Global Wine Score.
One single score, aggregated from critics.
IMB. Institut de Mathématiques de Bordeux
Agriculture and Fishing
The Global Wine Score aims at making a single rating system for all wines in the world, from a dataset of more than 1M ratings for more than 100K wines from the 20 most influent wine critics.
Challenges and goals
A lot of wines have been rated very few times. To solve this problem, Scorelab aims at enriching the score with a predictive model based on past evaluations of the wine on prior vintages as well as similar wines, e.g. from the same appellation.

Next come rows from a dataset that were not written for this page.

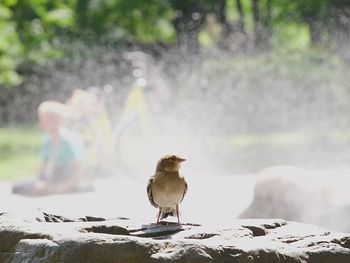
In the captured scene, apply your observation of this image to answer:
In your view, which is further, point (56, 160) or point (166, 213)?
point (56, 160)

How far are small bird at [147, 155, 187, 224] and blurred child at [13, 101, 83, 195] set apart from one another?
388 centimetres

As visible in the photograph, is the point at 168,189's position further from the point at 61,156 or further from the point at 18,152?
the point at 18,152

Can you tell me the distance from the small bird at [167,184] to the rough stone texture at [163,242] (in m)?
0.09

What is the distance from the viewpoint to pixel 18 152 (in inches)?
416

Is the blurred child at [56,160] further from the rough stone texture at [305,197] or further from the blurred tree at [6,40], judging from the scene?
the rough stone texture at [305,197]

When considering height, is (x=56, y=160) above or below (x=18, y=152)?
below

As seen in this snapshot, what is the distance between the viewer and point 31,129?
12.7 meters

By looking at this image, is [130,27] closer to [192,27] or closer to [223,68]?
[192,27]

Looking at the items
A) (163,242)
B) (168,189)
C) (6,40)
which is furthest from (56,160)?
(163,242)

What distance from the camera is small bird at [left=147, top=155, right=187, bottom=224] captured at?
9.64 ft

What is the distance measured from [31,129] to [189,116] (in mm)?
2730

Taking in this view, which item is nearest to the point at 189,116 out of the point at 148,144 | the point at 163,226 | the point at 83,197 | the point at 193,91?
the point at 193,91

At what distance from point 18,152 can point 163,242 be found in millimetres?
8217

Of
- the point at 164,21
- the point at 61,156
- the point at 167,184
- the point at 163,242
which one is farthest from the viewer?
the point at 164,21
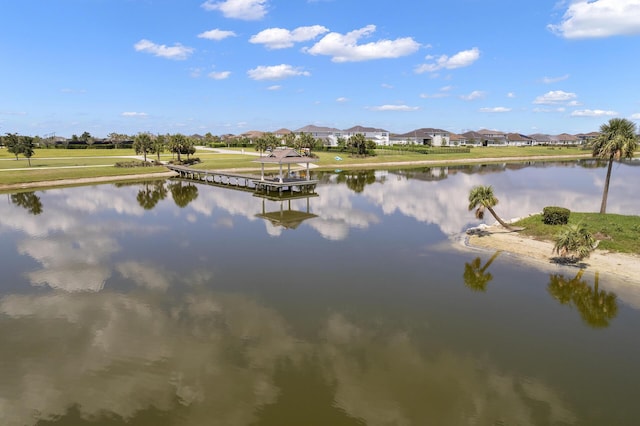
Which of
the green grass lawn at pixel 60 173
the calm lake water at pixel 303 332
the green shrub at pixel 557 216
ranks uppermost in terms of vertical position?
the green grass lawn at pixel 60 173

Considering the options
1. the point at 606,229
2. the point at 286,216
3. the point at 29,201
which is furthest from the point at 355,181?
the point at 29,201

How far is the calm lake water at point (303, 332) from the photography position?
1176 centimetres

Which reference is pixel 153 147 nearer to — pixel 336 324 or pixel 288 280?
pixel 288 280

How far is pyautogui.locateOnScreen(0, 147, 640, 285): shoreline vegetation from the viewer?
2389cm

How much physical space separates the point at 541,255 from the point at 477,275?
632 cm

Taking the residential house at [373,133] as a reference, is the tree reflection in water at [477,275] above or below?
below

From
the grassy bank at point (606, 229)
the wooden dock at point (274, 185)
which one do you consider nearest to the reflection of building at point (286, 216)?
the wooden dock at point (274, 185)

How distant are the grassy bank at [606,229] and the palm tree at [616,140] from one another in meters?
5.18

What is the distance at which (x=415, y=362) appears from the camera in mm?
13875

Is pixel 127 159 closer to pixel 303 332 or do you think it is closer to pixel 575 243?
pixel 303 332

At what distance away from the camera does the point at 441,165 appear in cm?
10650

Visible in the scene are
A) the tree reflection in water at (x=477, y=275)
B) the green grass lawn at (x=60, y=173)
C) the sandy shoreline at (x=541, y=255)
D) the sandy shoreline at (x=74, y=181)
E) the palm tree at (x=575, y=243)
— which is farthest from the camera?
the green grass lawn at (x=60, y=173)

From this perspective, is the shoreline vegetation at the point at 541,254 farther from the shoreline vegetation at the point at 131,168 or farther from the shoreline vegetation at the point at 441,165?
the shoreline vegetation at the point at 131,168

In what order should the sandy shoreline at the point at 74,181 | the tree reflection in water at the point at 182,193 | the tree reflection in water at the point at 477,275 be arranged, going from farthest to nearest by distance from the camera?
the sandy shoreline at the point at 74,181 → the tree reflection in water at the point at 182,193 → the tree reflection in water at the point at 477,275
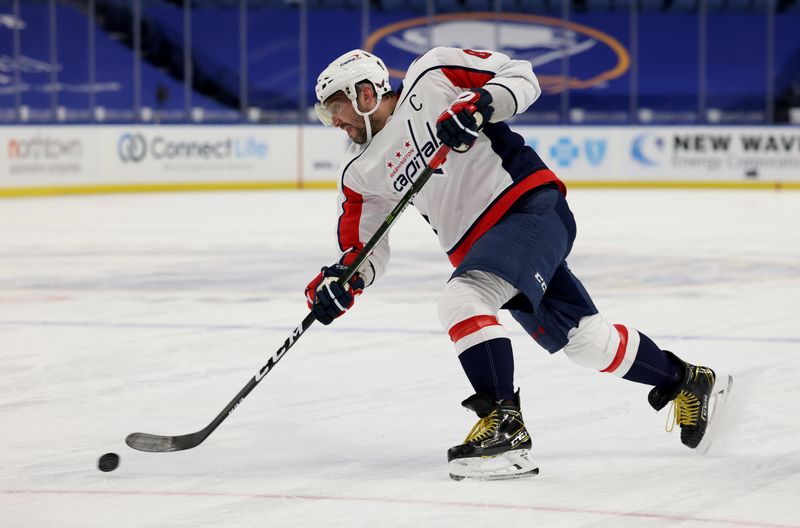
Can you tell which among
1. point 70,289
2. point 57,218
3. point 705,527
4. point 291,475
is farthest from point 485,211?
point 57,218

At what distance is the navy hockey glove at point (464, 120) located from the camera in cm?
255

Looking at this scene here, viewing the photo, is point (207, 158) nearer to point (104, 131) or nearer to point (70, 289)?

Mathematical and computational methods
Scorelab develops an innovative aggregation algorithm aiming at building the most objective score. A bayesian hierarchical model allowed to estimate the mean and variance of the score of a vintaged appellation. The hierarchical formulation borrow information from similar appellations thus regularizing the estimation for appellations with very few ratings. The inference is based on Monte Carlo Markov Chain methods. The residual scores of each wine over years are modeled with a multisensor Kalman filter whose transition and measurement parameters are also learned from the data.
Results and Benefits
Our model allows to obtain a prior distribution for the score of a vintaged wine and its uncertainty, before it receives a single critics rating. The final bayesian score is a weighted average of the observed critics ratings and the prior mean score whose weight is relative to its confidence degree.